As we all know, the manufacturing sector was hit incredibly hard in the last year when the pandemic caused countless disruptions and an 11-year low in both employment and new orders. However, this isn’t the first or the last time disruptions will occur in the supply chain, and manufacturers equipped with the right technology to manage those disruptions will be able to minimize the impact of disruptions on the supply chain and come out on top.

 

More specifically, IoT solutions have been helping manufacturers for years to streamline operations, cut costs and gain otherwise unfounded insights, and their importance is emphasized now more than ever as factories, plants and warehouses adjust to operating under new guidelines coming out of the pandemic and are looking to play catch up.

Here are some ways manufacturers can harness the power of data through IoT insights:

 

Facility-Wide Real-Time Insights

At a high-level view, the IoT allows manufacturers to keep track of facility-wide metrics in real time and remotely monitor tank levels, consumption data, backup power sources and more. IoT devices are easily paired with existing machinery and are quickly up and running, offering an affordable option for tracking and insights.
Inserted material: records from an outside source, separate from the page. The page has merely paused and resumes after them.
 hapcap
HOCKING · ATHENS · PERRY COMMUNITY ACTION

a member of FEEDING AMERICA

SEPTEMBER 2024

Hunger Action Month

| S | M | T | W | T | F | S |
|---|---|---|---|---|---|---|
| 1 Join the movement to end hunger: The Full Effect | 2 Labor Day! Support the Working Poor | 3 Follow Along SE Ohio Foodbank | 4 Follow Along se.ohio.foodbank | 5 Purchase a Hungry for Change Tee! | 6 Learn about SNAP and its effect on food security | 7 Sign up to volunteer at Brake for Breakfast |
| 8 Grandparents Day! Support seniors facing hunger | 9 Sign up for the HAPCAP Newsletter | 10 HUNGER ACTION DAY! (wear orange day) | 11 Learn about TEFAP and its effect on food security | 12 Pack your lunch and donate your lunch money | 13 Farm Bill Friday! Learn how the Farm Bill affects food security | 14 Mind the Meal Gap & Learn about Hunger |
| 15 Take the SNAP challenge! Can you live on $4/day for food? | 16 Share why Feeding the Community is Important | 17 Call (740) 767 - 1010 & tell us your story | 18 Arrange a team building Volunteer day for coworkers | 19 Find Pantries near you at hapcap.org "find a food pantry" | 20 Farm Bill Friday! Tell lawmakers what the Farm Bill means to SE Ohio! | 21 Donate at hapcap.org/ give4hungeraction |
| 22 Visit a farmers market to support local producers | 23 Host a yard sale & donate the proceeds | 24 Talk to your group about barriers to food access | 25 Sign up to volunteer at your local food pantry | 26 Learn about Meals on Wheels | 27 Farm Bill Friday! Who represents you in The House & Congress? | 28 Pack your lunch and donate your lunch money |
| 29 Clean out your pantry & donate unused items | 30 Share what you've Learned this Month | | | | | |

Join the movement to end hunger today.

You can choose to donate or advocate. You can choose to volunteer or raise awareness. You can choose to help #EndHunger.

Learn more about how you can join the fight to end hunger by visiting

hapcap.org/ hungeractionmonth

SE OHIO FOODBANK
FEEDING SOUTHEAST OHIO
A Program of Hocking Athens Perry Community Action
For example, IoT connected sensors can monitor pressure, vibration, temperature, humidity, switches and voltage in a facility. This information can be used to detect leaks in tanks or high-pressure pipes that have the potential to burst, cause major environmental damage and put employees and the public in danger, in addition to the monetary losses that would occur for the manufacturer. The sensors’ constant monitoring can be used as a preventative method, alerting manufacturers of an issue, like the need to check on a pipe experiencing pressure levels that are too high. Armed with that data, manufacturers can catch and correct these problems before they become catastrophic.

 

Tracking the Supply Chain

It’s also crucial for manufacturers that are managing assets to be able to track and trace them within their supply chain to save time and money from within their warehouses or during shipping globally. For example, the recent Suez Canal blockage is just one instance that emphasizes how vulnerable our global supply chains really are and the importance of solutions that can predict and manage these fragile supply chains. Manufacturers that leverage an IoT network and a cloud-based tracking solution receive regular communication from the IoT devices about their items’ location and will receive an alert when there are unexpected movements. The devices utilize GPS, Wi-Fi positioning and Bluetooth beacons to track assets with high precision. Bluetooth beacons can also be used in a warehouse to provide insights into the positions of assets within the warehouse, eliminating time wasted on searching or the potential for misplaced assets.

For example, in the food and beverage industry, real-time transparency helps manufacturers optimize their supply chains. Monitoring for food and beverage silos powered by the IoT can simplify inventory and order management processes and to help the manufacturers and suppliers of raw materials improve their silo replenishment processes. When these goals are achieved, manufacturers can save costs and reduce their environmental impact through route optimization. Digitized IoT solutions can monitor silo fill levels through sensor and cloud connectivity technology on wireless networks and send alerts when the silos need to be replenished, automating that step in the process. These solutions require no maintenance or external power supply for years, giving a quick return on investment and a reliable solution that doesn’t require regular checkups.

 

Maintaining Business Continuity

Last spring, the COVID-19 pandemic forced companies across the country and world to suspend operations, and operations still have not made a complete return to normal in most places. While there is a light at the end of the tunnel, there is a valid fear of another shutdown and the chance for more disruption. While manufacturers are navigating a reopening, and setting up contingency plans for the future, the IoT can be collecting helpful data to inform decisions about workers’ safety and plant operations. 

After making it through a pandemic, manufacturers cannot afford to be dealing with leaks or broken machinery that slow down production. Fortunately, the IoT is an incredibly helpful tool to minimize disruptions and save money in the journey forward.